Control of the scheduling of EV charging in case of limited power resources was presented, based on MPC. To allow for scheduling, priority was attributed to each EV through the output matrix Q of the quadratic cost function. Three criteria for priority were used. The first is based on the level of charging, the second is based on price premium and the third uses a combination of both. These are examples of criteria that could be used to prevent excessive queuing.

For the criterion based on the level of charge request, the priority is allocated to the EV requiring the lowest charging amount.

• In the case where a set of cars request the same amount of charge, the priority is attributed according to the size of the battery (from lowest to highest).
• In the case where a set of waiting cars contains two identical EVs:

  ◦

  the priority between the two is assigned to the car requiring the least amount of charge.

  ◦

  when the two request the same amount of charge, both charge their batteries simultaneously.

For the criterion based on price premium, the priority is allocated in descending order of the price that the customer is willing to pay.

The third priority attribution features the two components: price premium and level of charge requested. The charging operation occurs in descending order of the priority specified in the diagonal entry of the quadratic form matrix. When two or more EVs feature very close or equal diagonal entry values, the charging order is decided according to the size of the battery capacitance, in ascending order.
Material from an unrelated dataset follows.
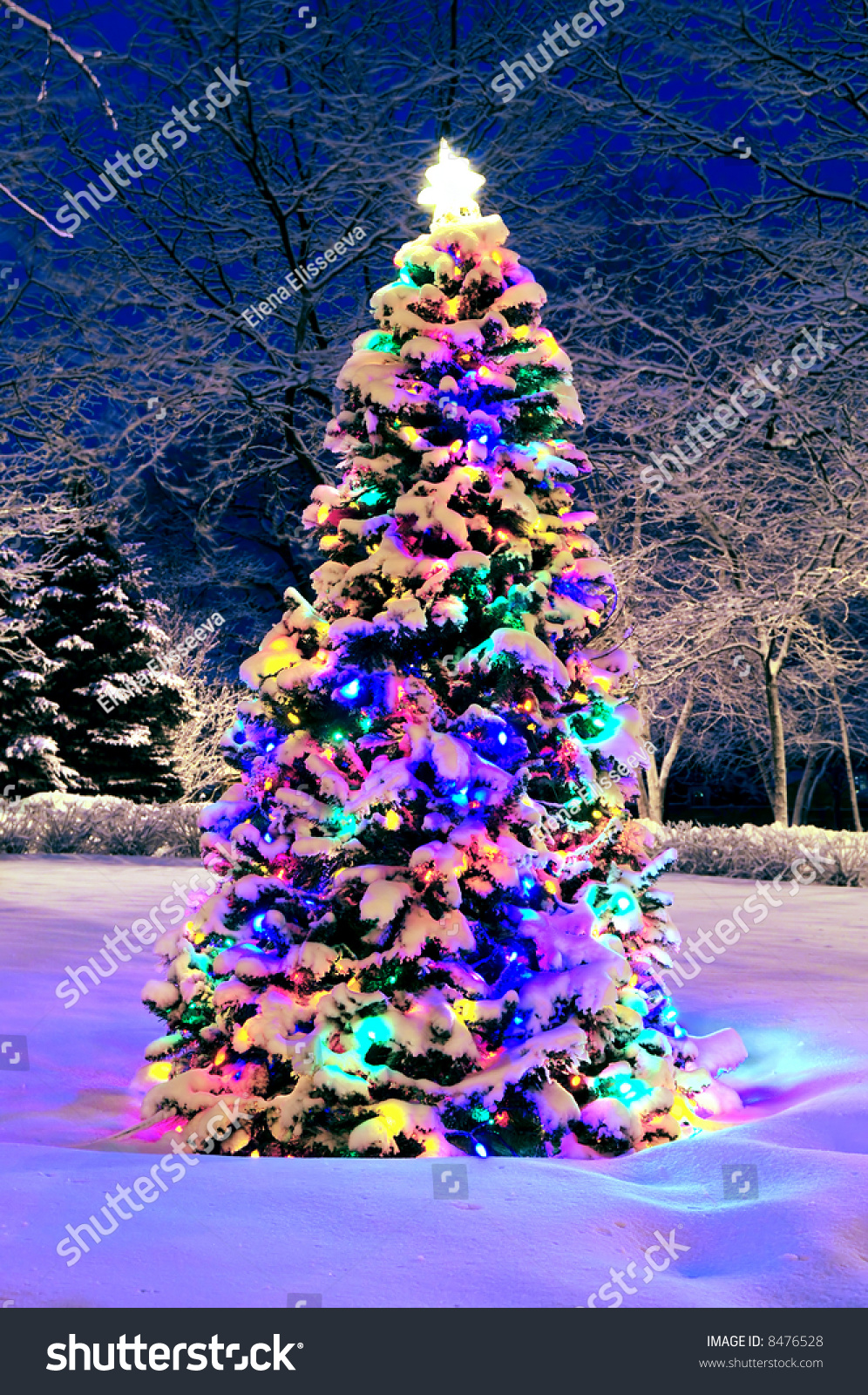 decorated christmas tree outside with lights covered with. Black Bedroom Furniture Sets. Home Design Ideas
As the ranges of the price and the level of charge request are not anticipated to be too large (at a public charging station, the price difference would not be enormous and the range of EV battery capacitance would not be excessive), the charging priority attributed by this formula is according to the magnitude of the component p/L², except for EVs with similar or equal diagonal entry values. This was confirmed by preliminary simulations carried out to test the validity of the “criterion”. Furthermore, as the criterion is written, there is no prominence of one criterion over the other. It is suggested that, for cases where two or more variables are involved in the criterion, a prominence ranking be introduced as a weighting factor.

In all cases, it was shown that MPC, with appropriate constraints, can provide a means of priority charge scheduling based on premiums to be paid or required.

The proposed control strategy allows the avoidance of grid overloads, particularly during peak demand periods. Furthermore, in anticipation of the increase in the number of EV charging stations, the method allows the participation of these installations in Demand-Side Response schemes.

8. Conclusions

This paper proposed a method based on MPC combined with a multi-agent system to schedule EV charging operation at public stations with a constraint on the available peak energy. The aim was to mitigate some issues that could impact the distribution system in the case of large-scale use of EVs. This includes the avoidance of grid overloads, particularly during peak demand periods.

The MPC is an algorithm that makes it possible to solve multi-variable problems subjected to an input or output constraint. Each EV is represented as an autonomous agent, which interacts with other agents and tries to achieve its own goals. The associated cost function, written as a quadratic form, includes two matrices, R and Q. The first, termed the weight input matrix, is used in the control of the EV charging current, while the second, termed the output priority matrix, contains the EV assigned priority. Three priority assignment criteria were tested in the simulation: first, the level of charge required; second, the use of premium price; and third, the combination of both. The simulation results show that the schedule of the charging operation follows the assigned priority, except for cases in which two or more cars feature very close or equal diagonal entry values. In this case, the charging order for these cars is determined according to the ascending size of their battery capacitance.

The proposed control strategy could help to reduce queue lengths and waiting times during the charging process at public stations.